Speaker recognition for stand-alone or Web applications

VeriSpeak voice identification technology is designed for biometric system developers and integrators. The text-dependent speaker recognition algorithm assures system security by checking both voice and phrase authenticity. Voiceprint templates can be matched in 1-to-1 (verification) and 1-to-many (identification) modes.

Available as a software development kit that enables the development of stand-alone and Web-based speaker recognition applications on Microsoft Windows, Linux, Mac OS X, iOS and Android platforms.

Basic Recommendations for Speaker Recognition

The speaker recognition accuracy of VeriSpeak depends on the audio quality during enrollment and identification. Certain constraints should be noted before or during algorithm integration into a speaker recognition system. Other variables may be overcome by enrollment with the same phrase in different environments.

Voice samples of at least 2 seconds in length are recommended to assure recognition quality.

General Security

A passphrase should be kept secret and not spoken in an environment where others may hear it if the speaker recognition system is used in a scenario with unique phrases for each user.

The text-independent speaker recognition may be vulnerable to attack with a covertly recorded phrase from a person.
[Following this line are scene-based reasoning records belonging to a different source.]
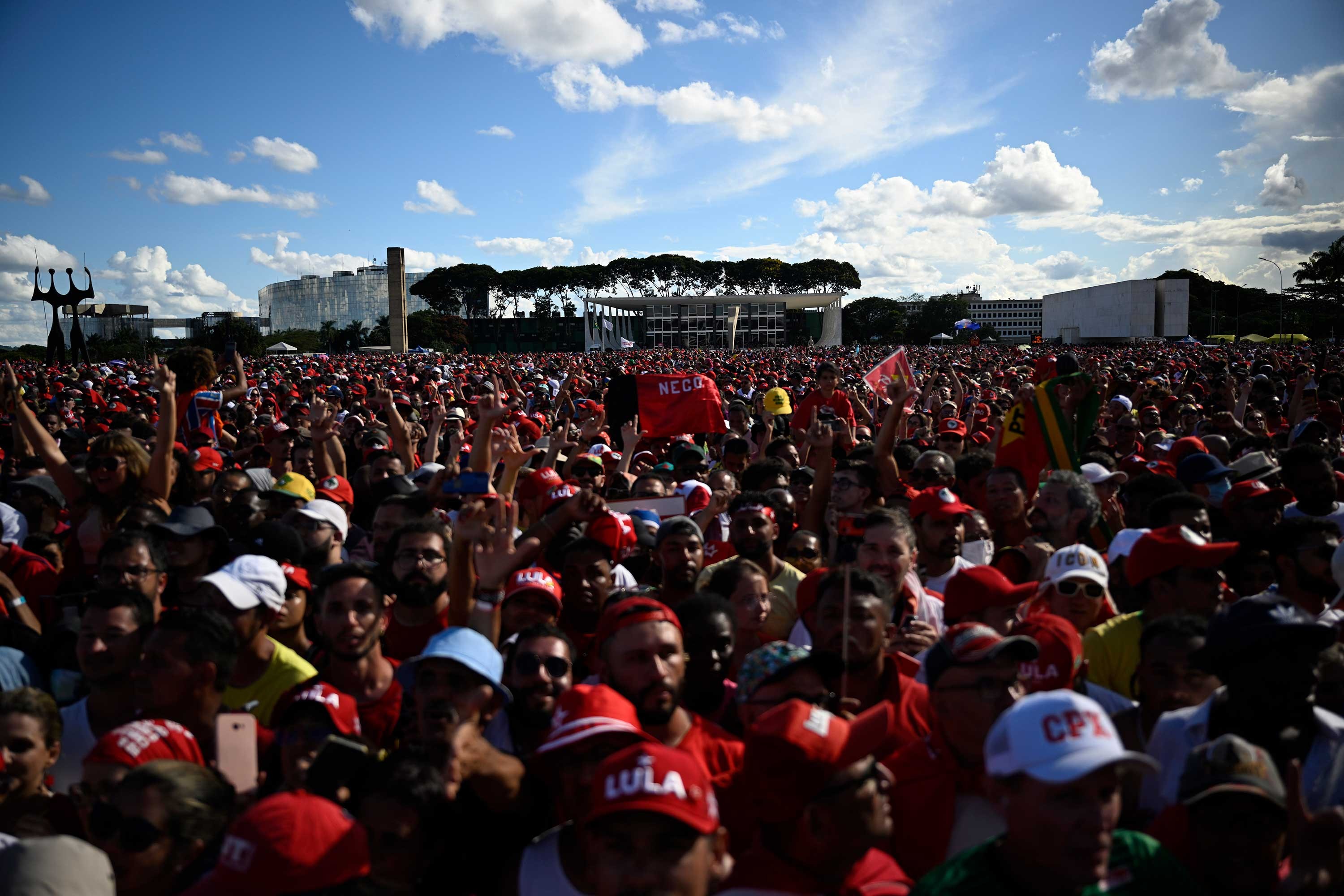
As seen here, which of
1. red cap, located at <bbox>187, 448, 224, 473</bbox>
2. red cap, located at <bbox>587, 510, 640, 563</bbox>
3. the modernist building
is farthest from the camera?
the modernist building

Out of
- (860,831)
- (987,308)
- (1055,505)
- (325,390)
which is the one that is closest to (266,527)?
(860,831)

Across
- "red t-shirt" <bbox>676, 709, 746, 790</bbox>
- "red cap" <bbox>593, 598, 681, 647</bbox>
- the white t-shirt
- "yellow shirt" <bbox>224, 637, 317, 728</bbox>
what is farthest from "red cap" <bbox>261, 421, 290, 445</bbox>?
"red t-shirt" <bbox>676, 709, 746, 790</bbox>

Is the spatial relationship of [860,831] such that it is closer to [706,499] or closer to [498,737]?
[498,737]

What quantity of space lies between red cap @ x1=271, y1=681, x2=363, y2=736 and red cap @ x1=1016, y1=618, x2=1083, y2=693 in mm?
2166

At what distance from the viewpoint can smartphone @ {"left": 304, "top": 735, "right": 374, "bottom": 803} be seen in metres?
2.31

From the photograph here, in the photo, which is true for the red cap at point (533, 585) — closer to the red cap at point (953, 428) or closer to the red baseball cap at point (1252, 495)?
the red baseball cap at point (1252, 495)

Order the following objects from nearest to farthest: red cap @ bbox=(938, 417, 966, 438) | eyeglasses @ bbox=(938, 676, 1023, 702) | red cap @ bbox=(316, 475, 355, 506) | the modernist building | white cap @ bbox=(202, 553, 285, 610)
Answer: eyeglasses @ bbox=(938, 676, 1023, 702), white cap @ bbox=(202, 553, 285, 610), red cap @ bbox=(316, 475, 355, 506), red cap @ bbox=(938, 417, 966, 438), the modernist building

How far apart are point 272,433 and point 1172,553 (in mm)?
7233

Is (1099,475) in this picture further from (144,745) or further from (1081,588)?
(144,745)

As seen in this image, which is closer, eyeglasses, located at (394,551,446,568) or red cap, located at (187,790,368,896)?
red cap, located at (187,790,368,896)

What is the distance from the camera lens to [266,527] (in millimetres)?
4121

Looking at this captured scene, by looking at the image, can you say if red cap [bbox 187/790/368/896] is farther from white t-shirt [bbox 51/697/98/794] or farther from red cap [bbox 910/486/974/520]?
red cap [bbox 910/486/974/520]

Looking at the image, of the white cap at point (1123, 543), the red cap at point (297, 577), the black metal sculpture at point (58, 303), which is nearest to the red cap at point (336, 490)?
the red cap at point (297, 577)

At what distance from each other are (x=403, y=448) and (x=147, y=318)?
465ft
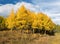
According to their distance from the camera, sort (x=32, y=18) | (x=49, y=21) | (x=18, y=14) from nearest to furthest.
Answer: (x=18, y=14) → (x=32, y=18) → (x=49, y=21)

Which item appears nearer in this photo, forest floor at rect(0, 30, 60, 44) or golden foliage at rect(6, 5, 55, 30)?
forest floor at rect(0, 30, 60, 44)

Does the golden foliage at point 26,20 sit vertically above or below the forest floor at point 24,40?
above

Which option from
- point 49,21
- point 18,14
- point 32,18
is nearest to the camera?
point 18,14

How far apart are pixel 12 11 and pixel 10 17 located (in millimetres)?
2870

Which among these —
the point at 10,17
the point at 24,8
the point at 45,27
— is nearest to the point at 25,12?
the point at 24,8

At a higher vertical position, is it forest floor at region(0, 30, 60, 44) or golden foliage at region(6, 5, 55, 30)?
golden foliage at region(6, 5, 55, 30)

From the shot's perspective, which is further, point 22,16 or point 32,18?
point 32,18

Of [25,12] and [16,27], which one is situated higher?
[25,12]

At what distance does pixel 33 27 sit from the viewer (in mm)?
56469

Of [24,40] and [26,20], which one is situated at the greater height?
[26,20]

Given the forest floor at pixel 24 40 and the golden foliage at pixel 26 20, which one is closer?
the forest floor at pixel 24 40

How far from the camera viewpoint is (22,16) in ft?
169

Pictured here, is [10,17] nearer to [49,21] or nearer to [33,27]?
[33,27]

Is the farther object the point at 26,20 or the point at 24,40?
the point at 26,20
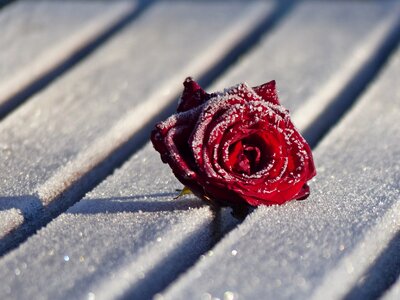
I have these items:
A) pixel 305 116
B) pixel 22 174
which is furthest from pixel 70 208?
pixel 305 116

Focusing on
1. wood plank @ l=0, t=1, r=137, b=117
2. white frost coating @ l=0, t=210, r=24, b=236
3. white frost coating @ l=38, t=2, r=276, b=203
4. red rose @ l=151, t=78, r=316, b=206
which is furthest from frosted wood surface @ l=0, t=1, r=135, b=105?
red rose @ l=151, t=78, r=316, b=206

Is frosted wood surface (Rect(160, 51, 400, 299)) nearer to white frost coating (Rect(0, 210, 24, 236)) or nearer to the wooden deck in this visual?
the wooden deck

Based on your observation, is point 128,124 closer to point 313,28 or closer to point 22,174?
point 22,174

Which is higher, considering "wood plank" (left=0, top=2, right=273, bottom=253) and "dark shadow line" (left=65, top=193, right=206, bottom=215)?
"dark shadow line" (left=65, top=193, right=206, bottom=215)

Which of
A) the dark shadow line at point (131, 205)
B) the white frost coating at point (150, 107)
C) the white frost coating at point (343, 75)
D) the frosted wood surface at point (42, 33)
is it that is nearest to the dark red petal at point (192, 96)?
the dark shadow line at point (131, 205)

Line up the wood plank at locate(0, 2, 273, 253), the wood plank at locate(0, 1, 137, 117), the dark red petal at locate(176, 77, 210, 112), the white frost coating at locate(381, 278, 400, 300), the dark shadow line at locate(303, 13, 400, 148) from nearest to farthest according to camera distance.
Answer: the white frost coating at locate(381, 278, 400, 300) → the dark red petal at locate(176, 77, 210, 112) → the wood plank at locate(0, 2, 273, 253) → the dark shadow line at locate(303, 13, 400, 148) → the wood plank at locate(0, 1, 137, 117)

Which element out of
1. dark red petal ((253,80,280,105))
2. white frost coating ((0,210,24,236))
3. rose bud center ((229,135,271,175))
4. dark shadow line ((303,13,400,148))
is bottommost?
dark shadow line ((303,13,400,148))

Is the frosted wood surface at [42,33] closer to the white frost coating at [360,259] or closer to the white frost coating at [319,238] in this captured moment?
the white frost coating at [319,238]

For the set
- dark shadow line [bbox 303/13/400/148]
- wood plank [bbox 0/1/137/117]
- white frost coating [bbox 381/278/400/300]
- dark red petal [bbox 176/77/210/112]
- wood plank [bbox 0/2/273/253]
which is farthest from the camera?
wood plank [bbox 0/1/137/117]
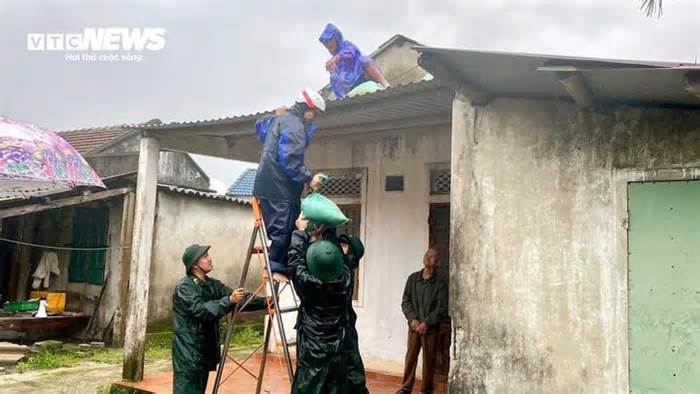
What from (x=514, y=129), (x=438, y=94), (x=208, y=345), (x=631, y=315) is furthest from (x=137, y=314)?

Passphrase verification or two-factor authentication (i.e. requirement to type a password) will increase the overall system security.

Microphones

There are no particular constraints on models or manufacturers when using regular PC microphones, headsets or the built-in microphones in laptops, smartphones and tablets. However these factors should be noted:

  • The same microphone model is recommended (if possible) for use during both enrollment and recognition, as different models may produce different sound quality. Some models may also introduce specific noise or distortion into the audio, or may include certain hardware sound processing, which will not be present when using a different model. This is also the recommended procedure when using smartphones or tablets, as different device models may alter the recording of the voice in different ways.
  • The same microphone position and distance is recommended during enrollment and recognition. Headsets provide optimal distance between user and microphone; this distance is recommended when non-headset microphones are used.
  • Web cam built-in microphones should be used with care, as they are usually positioned at a rather long distance from the user and may provide lower sound quality. The sound quality may be affected if users subsequently change their position relative to the web cam.

Sound Settings

Settings for clear sound must be ensured; some audio software, hardware or drivers may have sound modification enabled by default. For example, the Microsoft Windows OS usually has, by default, sound boost enabled.
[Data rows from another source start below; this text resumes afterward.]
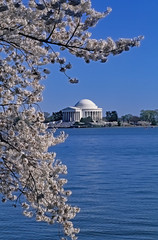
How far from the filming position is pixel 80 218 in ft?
48.3

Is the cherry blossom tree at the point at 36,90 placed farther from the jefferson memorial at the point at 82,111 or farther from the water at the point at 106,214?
the jefferson memorial at the point at 82,111

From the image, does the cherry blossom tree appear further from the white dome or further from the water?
the white dome

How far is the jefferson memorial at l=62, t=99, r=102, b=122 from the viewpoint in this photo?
176 m

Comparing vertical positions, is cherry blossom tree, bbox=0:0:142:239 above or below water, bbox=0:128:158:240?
above

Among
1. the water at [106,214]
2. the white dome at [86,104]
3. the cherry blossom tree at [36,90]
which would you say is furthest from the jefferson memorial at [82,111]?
the cherry blossom tree at [36,90]

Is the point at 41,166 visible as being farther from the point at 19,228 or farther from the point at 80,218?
the point at 80,218

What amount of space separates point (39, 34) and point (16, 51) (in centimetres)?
44

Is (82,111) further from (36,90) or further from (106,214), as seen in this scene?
(36,90)

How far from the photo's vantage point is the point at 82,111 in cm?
18050

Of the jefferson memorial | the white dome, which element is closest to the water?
the jefferson memorial

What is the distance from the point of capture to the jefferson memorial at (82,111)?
176 meters

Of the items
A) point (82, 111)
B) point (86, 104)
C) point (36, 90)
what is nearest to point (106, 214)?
point (36, 90)

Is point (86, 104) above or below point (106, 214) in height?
above

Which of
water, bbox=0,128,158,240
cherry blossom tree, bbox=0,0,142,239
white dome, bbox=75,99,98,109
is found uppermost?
white dome, bbox=75,99,98,109
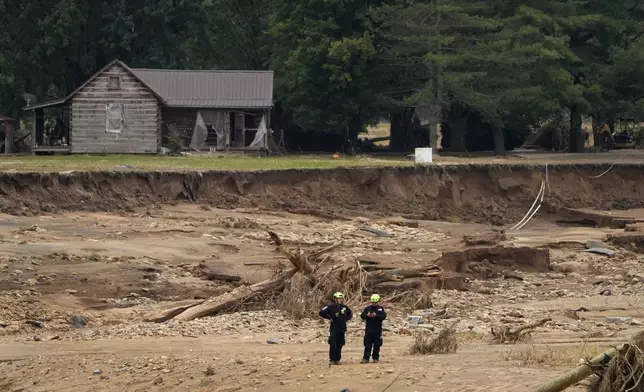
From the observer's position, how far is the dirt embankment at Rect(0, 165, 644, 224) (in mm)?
34938

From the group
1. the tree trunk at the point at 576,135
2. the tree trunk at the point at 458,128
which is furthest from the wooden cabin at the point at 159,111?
the tree trunk at the point at 576,135

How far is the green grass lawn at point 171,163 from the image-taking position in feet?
126

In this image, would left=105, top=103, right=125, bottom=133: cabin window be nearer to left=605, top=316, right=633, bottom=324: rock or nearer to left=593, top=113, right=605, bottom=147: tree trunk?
left=593, top=113, right=605, bottom=147: tree trunk

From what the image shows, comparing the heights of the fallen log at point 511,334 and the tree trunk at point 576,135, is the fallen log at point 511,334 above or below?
below

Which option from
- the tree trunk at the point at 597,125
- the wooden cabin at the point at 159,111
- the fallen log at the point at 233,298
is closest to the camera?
the fallen log at the point at 233,298

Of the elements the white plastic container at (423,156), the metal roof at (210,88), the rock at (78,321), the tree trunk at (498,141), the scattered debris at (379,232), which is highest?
the metal roof at (210,88)

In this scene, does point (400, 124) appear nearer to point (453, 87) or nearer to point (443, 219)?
point (453, 87)

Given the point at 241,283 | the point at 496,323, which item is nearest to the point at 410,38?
the point at 241,283

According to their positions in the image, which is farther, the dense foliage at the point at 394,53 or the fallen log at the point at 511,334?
the dense foliage at the point at 394,53

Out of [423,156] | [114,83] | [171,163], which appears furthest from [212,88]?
[423,156]

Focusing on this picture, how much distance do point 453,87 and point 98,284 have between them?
29.0m

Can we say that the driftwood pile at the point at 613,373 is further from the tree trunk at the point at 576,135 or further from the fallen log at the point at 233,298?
the tree trunk at the point at 576,135

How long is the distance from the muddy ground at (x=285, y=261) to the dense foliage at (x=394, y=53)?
6.44 meters

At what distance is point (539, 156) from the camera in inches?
2120
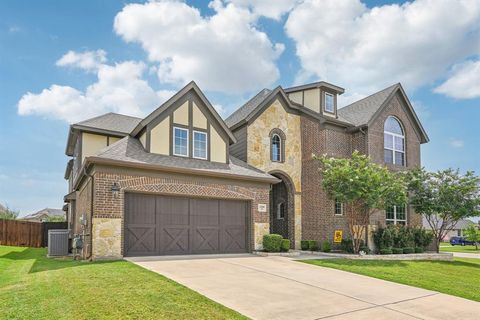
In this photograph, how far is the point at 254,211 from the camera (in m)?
16.8

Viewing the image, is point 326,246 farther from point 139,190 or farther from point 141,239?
point 139,190

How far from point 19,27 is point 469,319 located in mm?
15177

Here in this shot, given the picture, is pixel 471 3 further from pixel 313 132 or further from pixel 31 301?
pixel 31 301

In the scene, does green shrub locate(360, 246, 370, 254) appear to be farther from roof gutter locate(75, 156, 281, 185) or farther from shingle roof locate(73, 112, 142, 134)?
shingle roof locate(73, 112, 142, 134)

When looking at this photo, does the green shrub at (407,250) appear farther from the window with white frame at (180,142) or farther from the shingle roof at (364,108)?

A minimum 11025 Hz sampling rate, with at least 16-bit depth, should be used during voice recording.

Environment Constraints

The VeriSpeak speaker recognition algorithm is sensitive to noise or loud voices in the background; they may interfere with the user's voice and affect the recognition results. These solutions may be considered to reduce or eliminate these problems:

  • A quiet environment for enrollment and recognition.
  • Several samples of the same phrase recorded in different environments can be stored in a biometric template. Later the user will be matched against these samples with much higher recognition quality.
  • Close-range microphones (like those in headsets or smartphones) that are not affected by distant sources of sound.
  • Third-party or custom solutions for background noise reduction, such as using two separate microphones for recording user voice and background sound, and later subtracting the background noise from the recording.
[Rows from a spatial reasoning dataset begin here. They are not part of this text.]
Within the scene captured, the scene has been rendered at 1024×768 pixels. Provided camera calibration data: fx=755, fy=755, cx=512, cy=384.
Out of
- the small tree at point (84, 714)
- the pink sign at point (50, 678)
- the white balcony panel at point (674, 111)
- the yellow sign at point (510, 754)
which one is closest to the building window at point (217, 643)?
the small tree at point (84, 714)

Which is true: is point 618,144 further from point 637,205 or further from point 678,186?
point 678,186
User Behavior and Voice Changes

Natural voice changes may affect speaker recognition accuracy:

  • a temporarily hoarse voice caused by a cold or other sickness;
  • different emotional states that affect voice (i.e. a cheerful voice versus a tired voice);
  • different pronunciation speeds during enrollment and identification.

The aforementioned voice and user behavior changes can be managed in two ways:

  • separate enrollments for the altered voice, storing the records in the same person's template;
  • a controlled, neutral voice during enrollment and identification.